• _RECORDS FOR PROCESSING_:
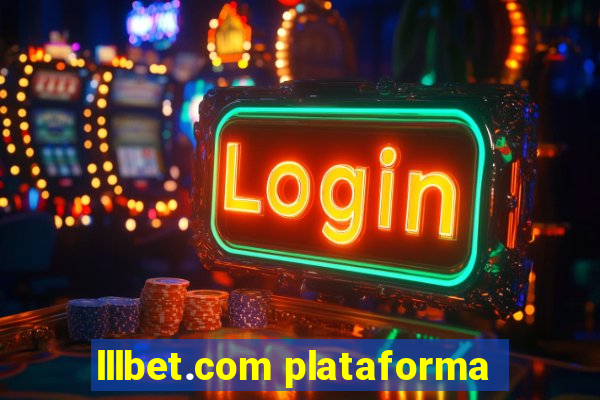 lllbet.com plataforma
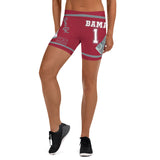 ThatXpression Home Team Alabama Girl Themed Boy Shorts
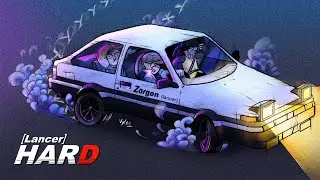 🔴 ХАРДподкаст - Initial D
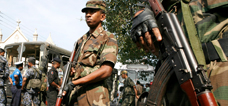 Sri Lanka's Return to War: Limiting the Damage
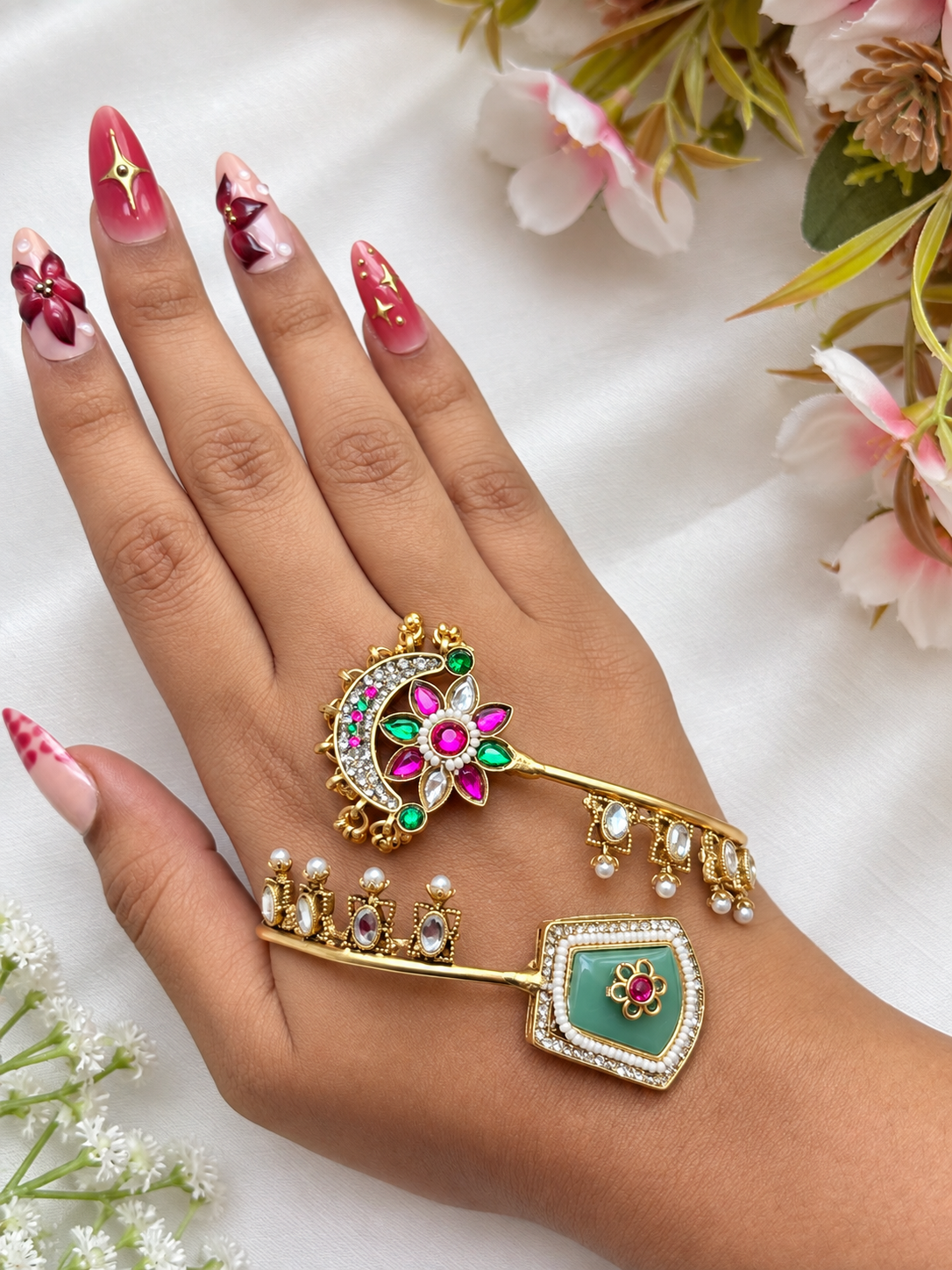 Palm Hand Kada 5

• _TASK_: Apart from its pictures, the material above should be repeated exactly.

• _SOLUTION FOR THIS TASK_:
 lllbet.com plataforma
 ThatXpression Home Team Alabama Girl Themed Boy Shorts
 🔴 ХАРДподкаст - Initial D
 Sri Lanka's Return to War: Limiting the Damage
 Palm Hand Kada 5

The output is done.